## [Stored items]
------

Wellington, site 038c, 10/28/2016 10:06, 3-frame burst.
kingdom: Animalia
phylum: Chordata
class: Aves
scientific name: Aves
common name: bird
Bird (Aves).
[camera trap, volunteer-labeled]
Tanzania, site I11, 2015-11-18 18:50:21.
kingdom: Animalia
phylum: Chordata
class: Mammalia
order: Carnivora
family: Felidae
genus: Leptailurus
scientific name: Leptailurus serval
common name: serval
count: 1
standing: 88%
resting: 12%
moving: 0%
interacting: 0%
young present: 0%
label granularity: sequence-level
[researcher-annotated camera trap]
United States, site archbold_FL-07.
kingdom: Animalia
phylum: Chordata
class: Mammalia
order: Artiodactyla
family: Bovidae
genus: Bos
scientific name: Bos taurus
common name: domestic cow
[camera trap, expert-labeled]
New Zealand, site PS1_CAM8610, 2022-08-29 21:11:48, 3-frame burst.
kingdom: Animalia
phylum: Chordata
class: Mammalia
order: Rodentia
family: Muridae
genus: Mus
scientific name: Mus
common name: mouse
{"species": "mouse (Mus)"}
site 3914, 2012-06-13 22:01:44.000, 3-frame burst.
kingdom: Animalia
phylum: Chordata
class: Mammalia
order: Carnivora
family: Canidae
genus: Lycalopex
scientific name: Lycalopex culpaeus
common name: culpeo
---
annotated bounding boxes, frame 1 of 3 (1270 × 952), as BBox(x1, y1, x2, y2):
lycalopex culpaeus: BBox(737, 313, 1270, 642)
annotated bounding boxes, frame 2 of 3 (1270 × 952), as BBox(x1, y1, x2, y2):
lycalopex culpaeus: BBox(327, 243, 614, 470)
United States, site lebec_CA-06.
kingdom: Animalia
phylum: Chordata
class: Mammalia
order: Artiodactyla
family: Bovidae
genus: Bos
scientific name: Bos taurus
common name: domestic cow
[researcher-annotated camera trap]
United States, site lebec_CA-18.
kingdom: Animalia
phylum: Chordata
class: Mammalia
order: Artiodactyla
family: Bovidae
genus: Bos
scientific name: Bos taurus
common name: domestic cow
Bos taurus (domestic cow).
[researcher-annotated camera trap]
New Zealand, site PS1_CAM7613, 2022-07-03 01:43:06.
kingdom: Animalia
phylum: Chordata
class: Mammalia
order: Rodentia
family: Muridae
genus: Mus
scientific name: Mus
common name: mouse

------

## [Task goal]
Begin at the first line of the records above and quote every line verbatim through the one that contains "site 3914, 2012-06-13".

## [Task solution]
Wellington, site 038c, 10/28/2016 10:06, 3-frame burst.
kingdom: Animalia
phylum: Chordata
class: Aves
scientific name: Aves
common name: bird
Bird (Aves).
[camera trap, volunteer-labeled]
Tanzania, site I11, 2015-11-18 18:50:21.
kingdom: Animalia
phylum: Chordata
class: Mammalia
order: Carnivora
family: Felidae
genus: Leptailurus
scientific name: Leptailurus serval
common name: serval
count: 1
standing: 88%
resting: 12%
moving: 0%
interacting: 0%
young present: 0%
label granularity: sequence-level
[researcher-annotated camera trap]
United States, site archbold_FL-07.
kingdom: Animalia
phylum: Chordata
class: Mammalia
order: Artiodactyla
family: Bovidae
genus: Bos
scientific name: Bos taurus
common name: domestic cow
[camera trap, expert-labeled]
New Zealand, site PS1_CAM8610, 2022-08-29 21:11:48, 3-frame burst.
kingdom: Animalia
phylum: Chordata
class: Mammalia
order: Rodentia
family: Muridae
genus: Mus
scientific name: Mus
common name: mouse
{"species": "mouse (Mus)"}
site 3914, 2012-06-13 22:01:44.000, 3-frame burst.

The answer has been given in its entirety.